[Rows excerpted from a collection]

= = =

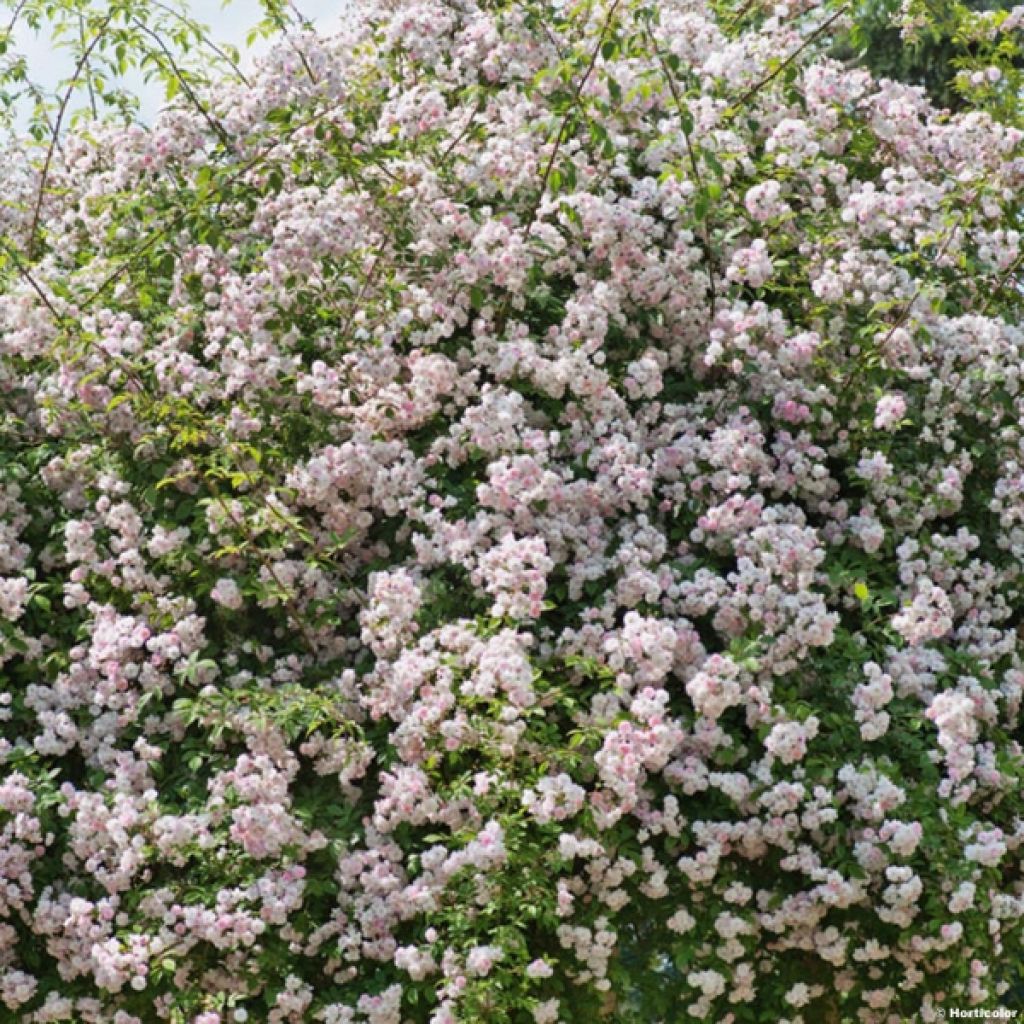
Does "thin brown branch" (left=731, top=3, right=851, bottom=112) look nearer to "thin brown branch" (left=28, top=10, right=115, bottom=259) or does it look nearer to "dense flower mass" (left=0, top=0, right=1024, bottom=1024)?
"dense flower mass" (left=0, top=0, right=1024, bottom=1024)

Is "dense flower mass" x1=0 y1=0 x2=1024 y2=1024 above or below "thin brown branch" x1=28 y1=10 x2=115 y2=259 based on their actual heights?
below

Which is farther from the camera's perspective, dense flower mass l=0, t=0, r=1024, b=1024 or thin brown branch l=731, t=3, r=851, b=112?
thin brown branch l=731, t=3, r=851, b=112

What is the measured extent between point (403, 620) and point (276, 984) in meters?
0.97

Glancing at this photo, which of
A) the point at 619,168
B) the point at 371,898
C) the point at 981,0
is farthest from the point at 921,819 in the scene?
the point at 981,0

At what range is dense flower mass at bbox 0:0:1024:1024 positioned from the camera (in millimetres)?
4020

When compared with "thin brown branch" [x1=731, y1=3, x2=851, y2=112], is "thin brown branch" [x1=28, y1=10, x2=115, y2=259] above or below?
above

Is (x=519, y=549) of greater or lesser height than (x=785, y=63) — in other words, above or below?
below

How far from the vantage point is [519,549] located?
4.22m

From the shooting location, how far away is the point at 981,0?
14.0 metres

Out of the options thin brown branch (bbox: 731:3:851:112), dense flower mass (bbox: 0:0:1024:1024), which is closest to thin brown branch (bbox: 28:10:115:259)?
dense flower mass (bbox: 0:0:1024:1024)

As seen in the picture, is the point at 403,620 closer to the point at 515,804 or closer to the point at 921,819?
the point at 515,804

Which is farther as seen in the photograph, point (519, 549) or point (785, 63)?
point (785, 63)

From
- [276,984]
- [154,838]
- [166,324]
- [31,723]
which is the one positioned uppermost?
[166,324]

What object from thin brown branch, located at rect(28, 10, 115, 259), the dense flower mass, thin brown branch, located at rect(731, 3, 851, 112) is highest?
thin brown branch, located at rect(28, 10, 115, 259)
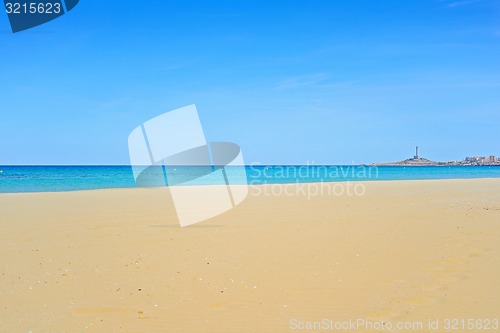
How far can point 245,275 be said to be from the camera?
6680 millimetres

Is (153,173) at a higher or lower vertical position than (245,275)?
lower

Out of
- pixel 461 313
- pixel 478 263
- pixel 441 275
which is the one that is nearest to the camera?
pixel 461 313

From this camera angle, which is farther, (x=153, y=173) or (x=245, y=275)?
(x=153, y=173)

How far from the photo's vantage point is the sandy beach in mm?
5016

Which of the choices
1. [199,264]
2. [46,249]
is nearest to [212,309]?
[199,264]

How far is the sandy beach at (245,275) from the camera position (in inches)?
197

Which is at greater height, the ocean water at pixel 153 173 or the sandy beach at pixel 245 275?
the sandy beach at pixel 245 275

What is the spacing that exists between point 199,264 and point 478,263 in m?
4.35

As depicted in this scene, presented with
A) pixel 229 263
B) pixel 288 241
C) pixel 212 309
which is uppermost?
pixel 212 309

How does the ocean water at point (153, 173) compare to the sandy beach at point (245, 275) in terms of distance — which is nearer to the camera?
the sandy beach at point (245, 275)

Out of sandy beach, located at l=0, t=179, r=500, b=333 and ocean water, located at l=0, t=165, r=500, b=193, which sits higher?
sandy beach, located at l=0, t=179, r=500, b=333

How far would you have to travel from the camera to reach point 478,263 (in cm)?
710

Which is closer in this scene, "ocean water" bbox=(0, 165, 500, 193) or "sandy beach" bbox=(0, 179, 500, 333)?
"sandy beach" bbox=(0, 179, 500, 333)

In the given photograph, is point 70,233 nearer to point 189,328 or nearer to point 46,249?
point 46,249
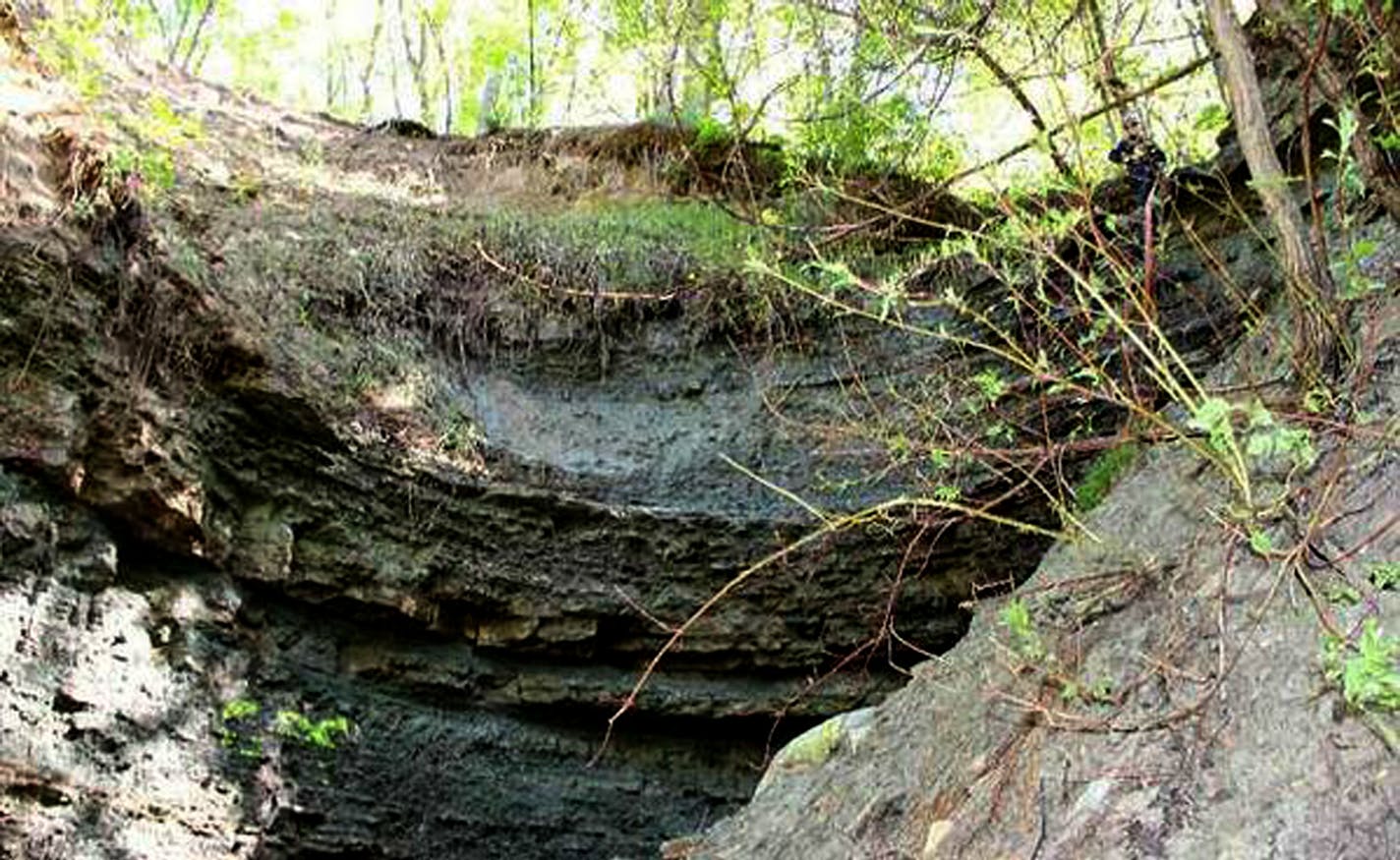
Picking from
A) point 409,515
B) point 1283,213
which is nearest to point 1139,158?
point 1283,213

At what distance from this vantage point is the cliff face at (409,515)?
5629 millimetres

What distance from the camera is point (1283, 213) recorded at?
3.12 metres

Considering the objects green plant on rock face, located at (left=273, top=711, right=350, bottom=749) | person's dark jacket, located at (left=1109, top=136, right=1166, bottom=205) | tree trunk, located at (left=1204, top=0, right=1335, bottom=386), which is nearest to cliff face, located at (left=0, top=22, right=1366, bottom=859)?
green plant on rock face, located at (left=273, top=711, right=350, bottom=749)

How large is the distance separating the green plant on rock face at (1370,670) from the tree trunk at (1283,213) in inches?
34.5

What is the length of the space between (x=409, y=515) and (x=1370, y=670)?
18.1 feet

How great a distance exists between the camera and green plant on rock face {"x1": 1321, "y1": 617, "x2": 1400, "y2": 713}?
2.31 meters

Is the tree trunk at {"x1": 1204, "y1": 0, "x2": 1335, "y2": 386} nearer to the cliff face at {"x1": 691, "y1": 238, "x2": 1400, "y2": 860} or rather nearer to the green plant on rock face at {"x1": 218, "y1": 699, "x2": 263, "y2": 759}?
the cliff face at {"x1": 691, "y1": 238, "x2": 1400, "y2": 860}

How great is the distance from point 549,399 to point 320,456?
224 cm

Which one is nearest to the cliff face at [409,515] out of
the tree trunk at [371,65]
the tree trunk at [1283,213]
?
the tree trunk at [1283,213]

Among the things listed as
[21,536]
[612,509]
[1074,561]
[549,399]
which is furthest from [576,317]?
[1074,561]

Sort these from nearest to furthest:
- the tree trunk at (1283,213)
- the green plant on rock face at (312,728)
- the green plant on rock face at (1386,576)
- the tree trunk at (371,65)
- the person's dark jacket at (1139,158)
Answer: the green plant on rock face at (1386,576) → the tree trunk at (1283,213) → the person's dark jacket at (1139,158) → the green plant on rock face at (312,728) → the tree trunk at (371,65)

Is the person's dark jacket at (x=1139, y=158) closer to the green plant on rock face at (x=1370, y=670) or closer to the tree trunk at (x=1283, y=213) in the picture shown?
the tree trunk at (x=1283, y=213)

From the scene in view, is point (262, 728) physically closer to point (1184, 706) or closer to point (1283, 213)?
point (1184, 706)

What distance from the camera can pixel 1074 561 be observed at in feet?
14.1
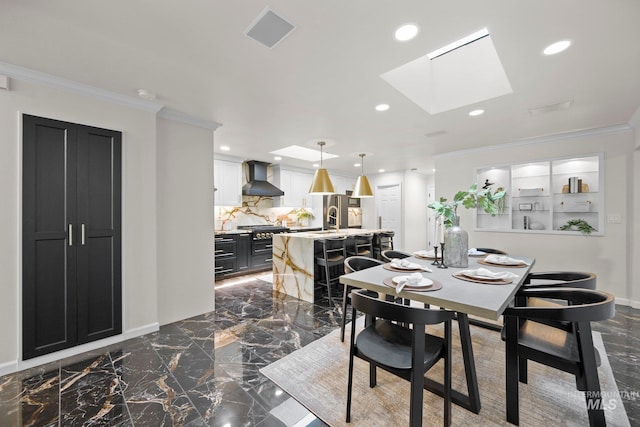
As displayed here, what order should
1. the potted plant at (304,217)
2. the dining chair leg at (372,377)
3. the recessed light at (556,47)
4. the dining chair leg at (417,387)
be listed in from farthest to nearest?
the potted plant at (304,217) → the dining chair leg at (372,377) → the recessed light at (556,47) → the dining chair leg at (417,387)

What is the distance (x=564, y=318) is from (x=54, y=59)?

= = =

* **Work to be completed**: Copy out every one of the rows above word for word, leaving the pictures out of your answer.

* **Complete response**:
Does "thin brown branch" (left=731, top=3, right=851, bottom=112) look nearer to "thin brown branch" (left=28, top=10, right=115, bottom=259) or does it look nearer to "dense flower mass" (left=0, top=0, right=1024, bottom=1024)?
"dense flower mass" (left=0, top=0, right=1024, bottom=1024)

Is "dense flower mass" x1=0 y1=0 x2=1024 y2=1024 above or below "thin brown branch" x1=28 y1=10 x2=115 y2=259 based on their actual heights?
below

Which is farther from the camera's perspective, dense flower mass l=0, t=0, r=1024, b=1024 or thin brown branch l=731, t=3, r=851, b=112?
thin brown branch l=731, t=3, r=851, b=112

What is the measured extent between point (403, 620) and point (276, 984) in meters?
0.97

Glancing at this photo, which of
A) the point at 619,168
B) the point at 371,898
C) the point at 981,0
is farthest from the point at 921,819 in the scene?
the point at 981,0

At what range is dense flower mass at bbox 0:0:1024:1024 positioned from the camera (in millimetres)?
4020

When compared with "thin brown branch" [x1=731, y1=3, x2=851, y2=112], is "thin brown branch" [x1=28, y1=10, x2=115, y2=259] above or below?
above

Is (x=519, y=549) of greater or lesser height than (x=785, y=63) — in other words, above or below?
below

How far from the vantage point is [519,549] located?
4.22m

From the shooting location, how far away is the point at 981,0?
14.0 metres

Out of the options thin brown branch (bbox: 731:3:851:112), dense flower mass (bbox: 0:0:1024:1024), which is closest to thin brown branch (bbox: 28:10:115:259)?
dense flower mass (bbox: 0:0:1024:1024)

As seen in the picture, is the point at 403,620 closer to the point at 515,804 or closer to the point at 921,819?
the point at 515,804

Which is farther as seen in the photograph, point (519, 549) or point (785, 63)?
point (785, 63)

From
- [276,984]
- [154,838]
- [166,324]
- [31,723]
which is the one positioned uppermost?
[166,324]

What object from thin brown branch, located at rect(28, 10, 115, 259), the dense flower mass, thin brown branch, located at rect(731, 3, 851, 112) is highest?
thin brown branch, located at rect(28, 10, 115, 259)
How far can point 245,275 be said to be from the camera?
6680 millimetres

Is (153,173) at a higher or lower vertical position than (245,275)?
lower

Out of
- pixel 461 313
- pixel 478 263
- pixel 441 275
which is the one that is nearest to the camera?
pixel 461 313

From this camera angle, which is farther, (x=153, y=173) or (x=245, y=275)?
(x=153, y=173)

How far from the photo's vantage point is the sandy beach in mm?
5016

Which of the choices
1. [199,264]
2. [46,249]
is nearest to [212,309]?
[199,264]

How far is the sandy beach at (245,275) from the camera position (in inches)?
197

Which is at greater height, the ocean water at pixel 153 173 or the sandy beach at pixel 245 275?
the sandy beach at pixel 245 275

What is the spacing that exists between point 199,264 and point 478,263 in m?
4.35

As depicted in this scene, presented with
A) pixel 229 263
B) pixel 288 241
C) pixel 212 309
which is uppermost?
pixel 212 309

How does the ocean water at point (153, 173) compare to the sandy beach at point (245, 275) in terms of distance — which is nearer to the camera?
the sandy beach at point (245, 275)

Out of sandy beach, located at l=0, t=179, r=500, b=333 and ocean water, located at l=0, t=165, r=500, b=193, which sits higher?
sandy beach, located at l=0, t=179, r=500, b=333

How far would you have to travel from the camera to reach point 478,263 (in cm)?
710

Which is closer in this scene, "ocean water" bbox=(0, 165, 500, 193) or "sandy beach" bbox=(0, 179, 500, 333)?
"sandy beach" bbox=(0, 179, 500, 333)

In the given photograph, is point 70,233 nearer to point 189,328 or nearer to point 46,249?
point 46,249
Picking from
A) point 409,515
B) point 1283,213
which is nearest to point 1139,158?
point 1283,213

At what distance from this vantage point is the cliff face at (409,515)?
5629 millimetres

What distance from the camera is point (1283, 213) recorded at?
3.12 metres

Considering the objects green plant on rock face, located at (left=273, top=711, right=350, bottom=749) | person's dark jacket, located at (left=1109, top=136, right=1166, bottom=205) | tree trunk, located at (left=1204, top=0, right=1335, bottom=386), which is nearest to cliff face, located at (left=0, top=22, right=1366, bottom=859)?
green plant on rock face, located at (left=273, top=711, right=350, bottom=749)

How large is the distance separating the green plant on rock face at (1370,670) from the tree trunk at (1283,213) in inches?
34.5

What is the length of the space between (x=409, y=515) and (x=1370, y=670)?
18.1 feet

How great a distance exists between the camera and green plant on rock face {"x1": 1321, "y1": 617, "x2": 1400, "y2": 713}?
2.31 meters

Is the tree trunk at {"x1": 1204, "y1": 0, "x2": 1335, "y2": 386} nearer to the cliff face at {"x1": 691, "y1": 238, "x2": 1400, "y2": 860} or rather nearer to the green plant on rock face at {"x1": 218, "y1": 699, "x2": 263, "y2": 759}?
the cliff face at {"x1": 691, "y1": 238, "x2": 1400, "y2": 860}

How great is the distance from point 549,399 to point 320,456?
224 cm

Which one is nearest to the cliff face at [409,515] out of
the tree trunk at [371,65]
the tree trunk at [1283,213]
?
the tree trunk at [1283,213]

Among the things listed as
[21,536]
[612,509]
[1074,561]
[549,399]
which is furthest from [576,317]?
[1074,561]

Sort these from nearest to furthest:
- the tree trunk at (1283,213)
- the green plant on rock face at (312,728)
- the green plant on rock face at (1386,576)
- the tree trunk at (371,65)
- the person's dark jacket at (1139,158)
Answer: the green plant on rock face at (1386,576) → the tree trunk at (1283,213) → the person's dark jacket at (1139,158) → the green plant on rock face at (312,728) → the tree trunk at (371,65)

Is the person's dark jacket at (x=1139, y=158) closer to the green plant on rock face at (x=1370, y=670) or closer to the tree trunk at (x=1283, y=213) in the picture shown?
the tree trunk at (x=1283, y=213)

From the scene in view, is point (262, 728) physically closer to point (1184, 706) or closer to point (1283, 213)?
point (1184, 706)

What distance from the camera can pixel 1074 561 be observed at in feet?
14.1
As displayed here, what order should
1. the potted plant at (304,217)
2. the dining chair leg at (372,377)
3. the recessed light at (556,47)
4. the dining chair leg at (417,387)
be listed in from farthest to nearest?
the potted plant at (304,217) → the dining chair leg at (372,377) → the recessed light at (556,47) → the dining chair leg at (417,387)

What is the distance (x=564, y=318) is from (x=54, y=59)?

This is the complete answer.